The following concepts are important to understand:

  • The main sources of numerical errors are rounding and cancellation, which are due to the use of finite-precision arithmetic, and truncation or approximation errors, which are due to approximating infinite sequences or continuous functions by a finite number of samples.
  • Errors propagate between calculations. A small error in the input may result in a large error in the output.
  • Most numerical algorithms for complex problems (e.g. integrals, derivatives) give wrong answers for sufficiently ill-behaved input. Sometimes virtually the only way to get a wrong answer is to design some very contrived input, but at other times the chance of accidentally obtaining a wrong result even for reasonable-looking input is quite high.
  • Like any complex numerical software, mpmath has implementation bugs. You should be reasonably suspicious about any results computed by mpmath, even those it claims to be able to compute correctly! If possible, verify results analytically, try different algorithms, and cross-compare with other software.

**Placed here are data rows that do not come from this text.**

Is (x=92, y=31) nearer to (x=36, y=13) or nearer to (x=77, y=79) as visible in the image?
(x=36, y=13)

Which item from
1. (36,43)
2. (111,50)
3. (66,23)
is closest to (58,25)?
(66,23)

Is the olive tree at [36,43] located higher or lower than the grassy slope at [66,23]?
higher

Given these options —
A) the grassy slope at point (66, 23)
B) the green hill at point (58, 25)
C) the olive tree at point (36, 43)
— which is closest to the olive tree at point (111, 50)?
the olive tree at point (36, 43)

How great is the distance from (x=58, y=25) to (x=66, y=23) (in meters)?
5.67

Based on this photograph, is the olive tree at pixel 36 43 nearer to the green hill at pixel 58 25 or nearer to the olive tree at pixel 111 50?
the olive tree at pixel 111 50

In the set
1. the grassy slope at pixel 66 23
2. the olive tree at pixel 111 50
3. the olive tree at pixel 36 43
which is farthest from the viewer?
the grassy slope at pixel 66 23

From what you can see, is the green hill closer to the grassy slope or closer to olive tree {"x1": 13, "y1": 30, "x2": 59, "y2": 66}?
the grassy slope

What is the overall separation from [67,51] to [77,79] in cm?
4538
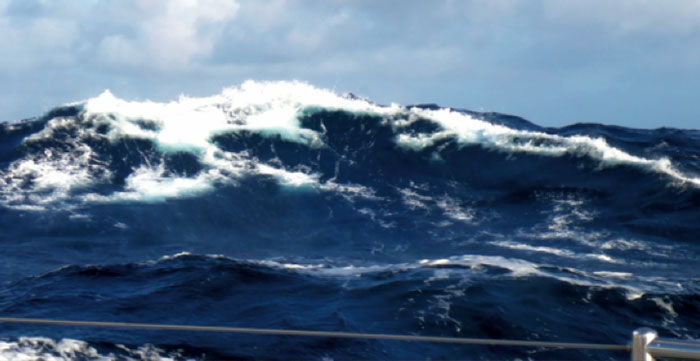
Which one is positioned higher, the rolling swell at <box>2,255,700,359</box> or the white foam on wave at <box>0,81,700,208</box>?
the white foam on wave at <box>0,81,700,208</box>

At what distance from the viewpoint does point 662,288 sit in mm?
9742

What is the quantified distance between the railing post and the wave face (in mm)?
4135

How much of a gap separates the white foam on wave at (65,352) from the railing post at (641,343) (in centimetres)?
484

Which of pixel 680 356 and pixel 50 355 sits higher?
pixel 680 356

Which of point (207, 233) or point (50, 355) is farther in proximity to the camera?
point (207, 233)

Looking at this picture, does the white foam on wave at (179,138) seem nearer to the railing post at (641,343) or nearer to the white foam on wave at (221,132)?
the white foam on wave at (221,132)

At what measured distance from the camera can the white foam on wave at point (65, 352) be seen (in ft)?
22.1

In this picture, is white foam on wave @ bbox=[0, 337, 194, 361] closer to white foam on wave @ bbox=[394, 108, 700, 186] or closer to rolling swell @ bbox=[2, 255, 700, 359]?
rolling swell @ bbox=[2, 255, 700, 359]

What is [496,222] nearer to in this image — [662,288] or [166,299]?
[662,288]

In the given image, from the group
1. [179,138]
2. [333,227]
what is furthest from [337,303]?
[179,138]

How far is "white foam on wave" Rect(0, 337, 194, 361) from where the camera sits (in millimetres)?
6750

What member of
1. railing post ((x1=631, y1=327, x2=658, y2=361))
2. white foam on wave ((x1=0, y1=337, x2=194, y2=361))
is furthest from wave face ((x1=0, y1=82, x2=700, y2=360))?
railing post ((x1=631, y1=327, x2=658, y2=361))

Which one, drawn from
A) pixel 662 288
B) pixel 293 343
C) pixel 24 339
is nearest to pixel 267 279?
pixel 293 343

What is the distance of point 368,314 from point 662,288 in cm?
432
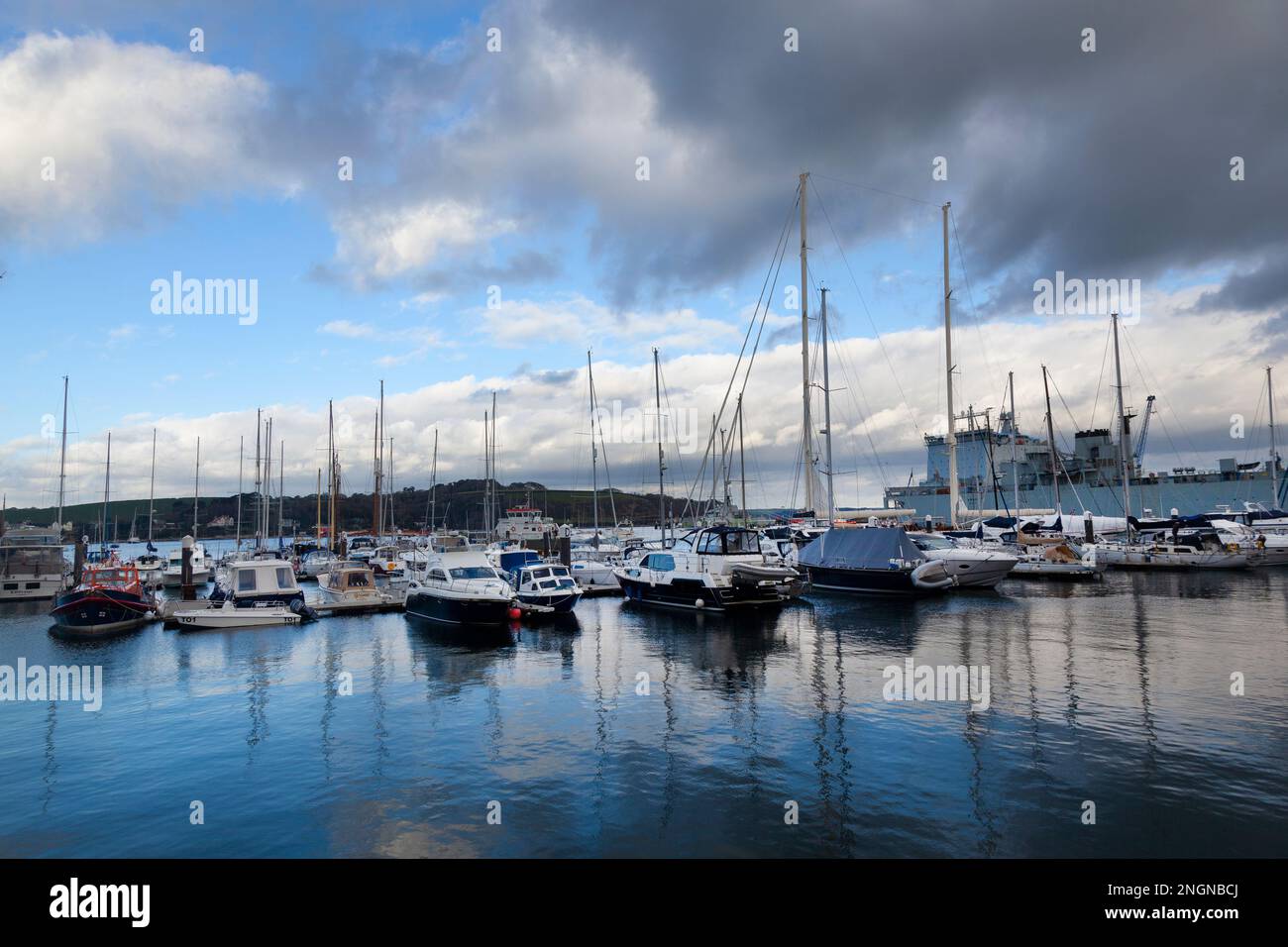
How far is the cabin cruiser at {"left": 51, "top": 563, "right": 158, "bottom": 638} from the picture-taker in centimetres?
3462

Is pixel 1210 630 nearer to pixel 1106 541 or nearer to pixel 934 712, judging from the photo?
pixel 934 712

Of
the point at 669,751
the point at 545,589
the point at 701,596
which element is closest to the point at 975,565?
the point at 701,596

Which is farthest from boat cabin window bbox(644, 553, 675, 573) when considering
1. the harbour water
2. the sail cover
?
the harbour water

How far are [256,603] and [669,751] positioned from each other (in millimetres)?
31043

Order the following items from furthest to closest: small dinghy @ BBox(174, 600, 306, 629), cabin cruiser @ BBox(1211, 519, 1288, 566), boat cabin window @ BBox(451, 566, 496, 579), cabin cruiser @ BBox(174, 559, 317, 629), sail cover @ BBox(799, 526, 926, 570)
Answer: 1. cabin cruiser @ BBox(1211, 519, 1288, 566)
2. sail cover @ BBox(799, 526, 926, 570)
3. boat cabin window @ BBox(451, 566, 496, 579)
4. cabin cruiser @ BBox(174, 559, 317, 629)
5. small dinghy @ BBox(174, 600, 306, 629)

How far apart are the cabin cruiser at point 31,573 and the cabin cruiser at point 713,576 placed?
143 feet

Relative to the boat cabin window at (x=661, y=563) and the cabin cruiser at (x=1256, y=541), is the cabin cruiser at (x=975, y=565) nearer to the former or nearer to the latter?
the boat cabin window at (x=661, y=563)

Precision, error and tolerance

The following terms are common in this documentation:

  • Precision (or working precision) is the precision at which floating-point arithmetic operations are performed.
  • Error is the difference between a computed approximation and the exact result.
  • Accuracy is the inverse of error.
  • Tolerance is the maximum error (or minimum accuracy) desired in a result.

Error and accuracy can be measured either directly, or logarithmically in bits or digits. Specifically, if a \(\hat y\) is an approximation for \(y\), then

  • (Direct) absolute error = \(|\hat y - y|\)
  • (Direct) relative error = \(|\hat y - y| |y|^{-1}\)
  • (Direct) absolute accuracy = \(|\hat y - y|^{-1}\)
  • (Direct) relative accuracy = \(|\hat y - y|^{-1} |y|\)
  • (Logarithmic) absolute error = \(\log_b |\hat y - y|\)
  • (Logarithmic) relative error = \(\log_b |\hat y - y| - \log_b |y|\)
  • (Logarithmic) absolute accuracy = \(-\log_b |\hat y - y|\)
  • (Logarithmic) relative accuracy = \(-\log_b |\hat y - y| + \log_b |y|\)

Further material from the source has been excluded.